(Dataset Opens)

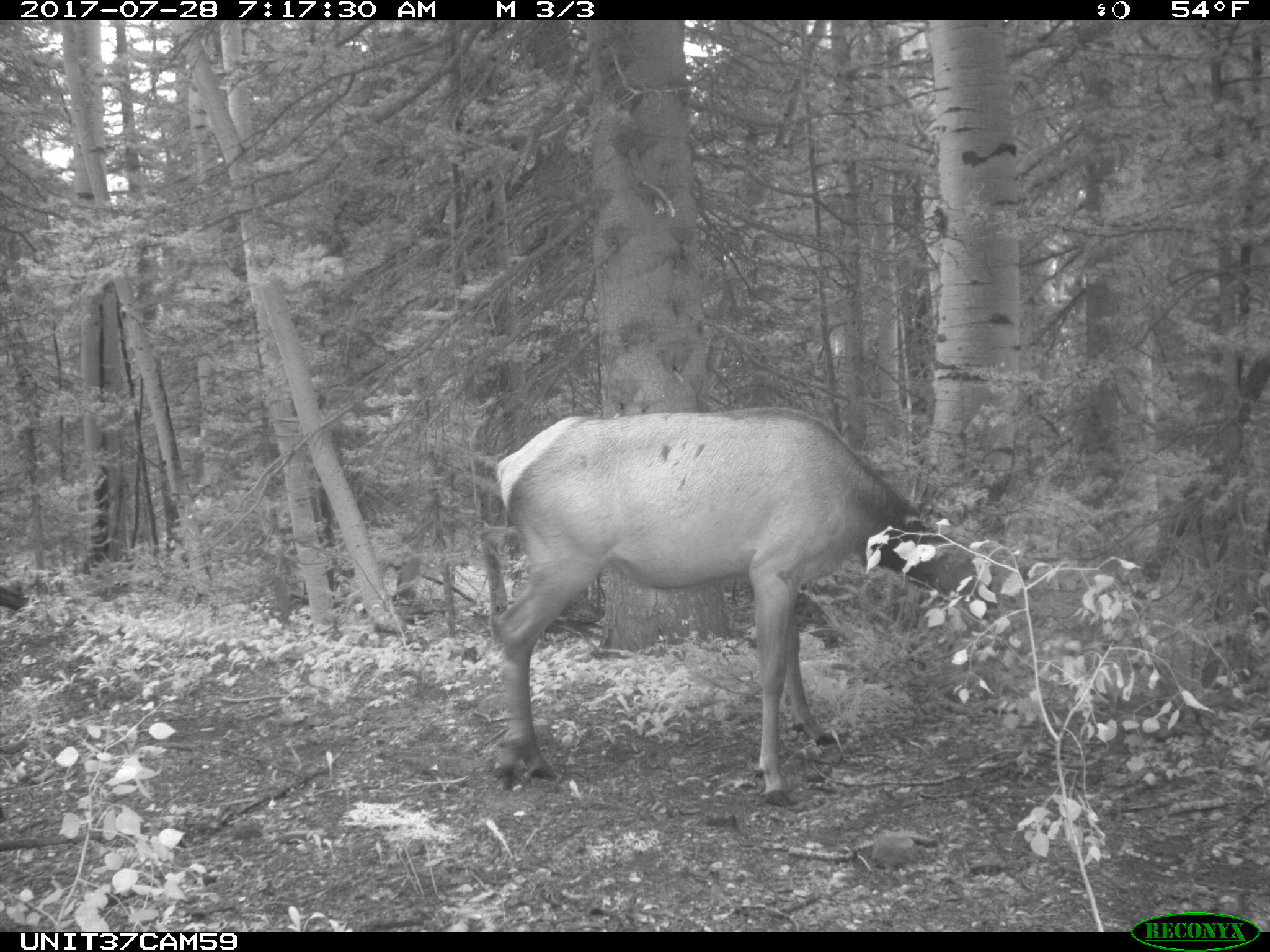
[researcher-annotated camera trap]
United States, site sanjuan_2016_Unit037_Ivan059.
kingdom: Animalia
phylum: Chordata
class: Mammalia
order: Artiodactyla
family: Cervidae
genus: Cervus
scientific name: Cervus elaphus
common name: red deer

(Dataset Closes)

*Work required*.
What you give back should be exactly the lines from the one with "United States, site" through the final line of the listing, and no others.

*Output below*.
United States, site sanjuan_2016_Unit037_Ivan059.
kingdom: Animalia
phylum: Chordata
class: Mammalia
order: Artiodactyla
family: Cervidae
genus: Cervus
scientific name: Cervus elaphus
common name: red deer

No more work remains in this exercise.